Check your understanding ->
[a] According to the passage on Azure diagnostic settings, in which section of the left-hand menu are Diagnostic settings available for the AKS resource?
[b] Continue the passage on setting up Azure diagnostic settings, starting right after its final sentence.

Diagnostic settings option in the Azure Portal
I started to investigate what kind of logging I could turn on by clicking through the Azure Portal. Many of the resources in Azure have Diagnostic Settings. As an example a screenshot of an AKS resource. Under the Monitoring section of the left hand menu, Diagnostic settings are available.
After opening the the Diagnostic logging blade, I could see that there was nothing configured.
MS Learn documentation
As we already had setup the resource (AKS cluster) in Bicep, I looked for the resource type in the Bicep file and started to search for documentation. In this case I searched for bicep
+ Microsoft.ContainerService/managedClusters
and I found the documentation page on MS Learn. Soon I realized that I could not find anything about Diagnostic settings in this section of the documention. Not even an example or a reference link to the Microsoft.Insights/diagnosticSettings
resource. “Strange?!” was my initial thought.
Back to the Azure Portal
I reopened the Azure Portal and decided to setup the Diagnostic settings by hand, by clicking it in the Portal.
After clicking I was presented with a page containing all the diagnostic settings for the particular resource, in this case Diagnostic settings for AKS. This settings page adjusts according to the resource that is going being configured.

Data excerpts ->
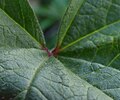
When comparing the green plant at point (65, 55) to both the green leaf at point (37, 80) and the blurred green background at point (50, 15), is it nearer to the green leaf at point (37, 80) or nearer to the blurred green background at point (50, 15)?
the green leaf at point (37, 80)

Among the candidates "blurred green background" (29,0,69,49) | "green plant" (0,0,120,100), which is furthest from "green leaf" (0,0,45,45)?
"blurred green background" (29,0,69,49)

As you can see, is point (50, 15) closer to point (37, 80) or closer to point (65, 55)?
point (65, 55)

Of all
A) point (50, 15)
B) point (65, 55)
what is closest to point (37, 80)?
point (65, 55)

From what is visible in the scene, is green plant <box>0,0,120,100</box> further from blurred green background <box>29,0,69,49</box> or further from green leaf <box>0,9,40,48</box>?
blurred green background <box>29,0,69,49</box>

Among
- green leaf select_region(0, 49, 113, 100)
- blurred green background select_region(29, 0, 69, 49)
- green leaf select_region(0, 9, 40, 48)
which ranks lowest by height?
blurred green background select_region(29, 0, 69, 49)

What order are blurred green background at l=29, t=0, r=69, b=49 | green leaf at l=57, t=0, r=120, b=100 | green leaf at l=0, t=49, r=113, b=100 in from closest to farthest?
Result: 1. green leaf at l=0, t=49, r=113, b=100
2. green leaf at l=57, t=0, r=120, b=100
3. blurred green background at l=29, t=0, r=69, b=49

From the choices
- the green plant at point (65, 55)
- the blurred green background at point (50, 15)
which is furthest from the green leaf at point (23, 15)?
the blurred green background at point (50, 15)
...
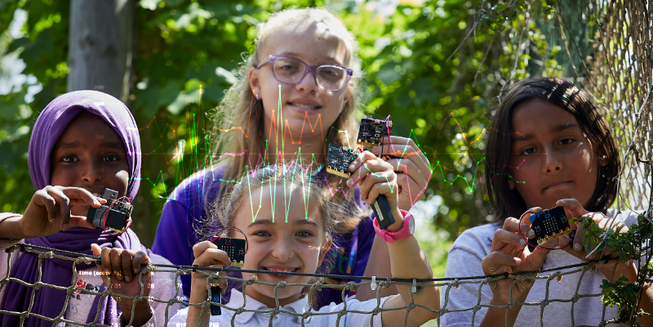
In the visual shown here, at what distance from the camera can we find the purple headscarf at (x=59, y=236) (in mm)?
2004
--
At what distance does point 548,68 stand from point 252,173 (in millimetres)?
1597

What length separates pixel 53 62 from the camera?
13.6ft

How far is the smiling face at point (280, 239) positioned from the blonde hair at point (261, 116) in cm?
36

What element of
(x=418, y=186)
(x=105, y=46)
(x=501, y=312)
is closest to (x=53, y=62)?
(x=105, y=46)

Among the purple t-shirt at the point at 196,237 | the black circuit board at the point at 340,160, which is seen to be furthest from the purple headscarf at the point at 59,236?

Answers below ->
[a] The Monitoring section.

[b]
The screen shows the friendly names of the log categories, while we need the technical names. By clicking the “Json view” on the top right, a pane appears in which the ARM json definition is shown, containing the properties and technical names for the log categories.
I copied the information and closed the screen. Using this information, it turned out to be simple to setup Diagnostic logging in Bicep. First I could lookup what resource I needed - Microsoft.Insights/diagnosticSettings
- to get the proper syntax. Using that I could use the technical names of the categories that I needed in my Log Analytics Workspace. In the Bicep for the diagnosticSettings I needed to set the scope to the previous created AKS cluster by using its symbolic name.
@description('Log Analytics workspace name')
param existingWorkspaceName string
param existingSubscriptionId string
param existingResourceGroupName string
var workspaceResourceId = resourceId(existingSubscriptionId, existingResourceGroupName, 'Microsoft.OperationalInsights/workspaces', existingWorkspaceName)
resource cluster 'Microsoft.ContainerService/managedClusters@2022-11-01' = {
location: location
name: clusterName
...
}
resource diagnostics 'Microsoft.Insights/diagnosticSettings@2021-05-01-preview' = {
name: '${cluster.name}-diag'
scope: cluster
properties: {
workspaceId: workspaceResourceId
logs: [
{
category: 'kube-apiserver'
enabled: false
}
{
category: 'kube-audit'
enabled: true
}
{
category: 'kube-audit-admin'
enabled: true
}
{
category: 'kube-controller-manager'
enabled: false
}
{
category: 'kube-scheduler'
enabled: false
}
{
category: 'cluster-autoscaler'
enabled: false
}
{
category: 'cloud-controller-manager'
enabled: false
}
{
category: 'guard'
enabled: true
}
{
category: 'csi-azuredisk-controller'
enabled: false
}
{
category: 'csi-azurefile-controller'
enabled: false
}
{
category: 'csi-snapshot-controller'
enabled: false
}
]
metrics: [
{
category: 'AllMetrics'
enabled: true
}
]
}
}
The result
After running the Bicep in my workflow, I reopened the Azure Portal and went to the Diagnostic settings. It was configured the way I wanted it to be.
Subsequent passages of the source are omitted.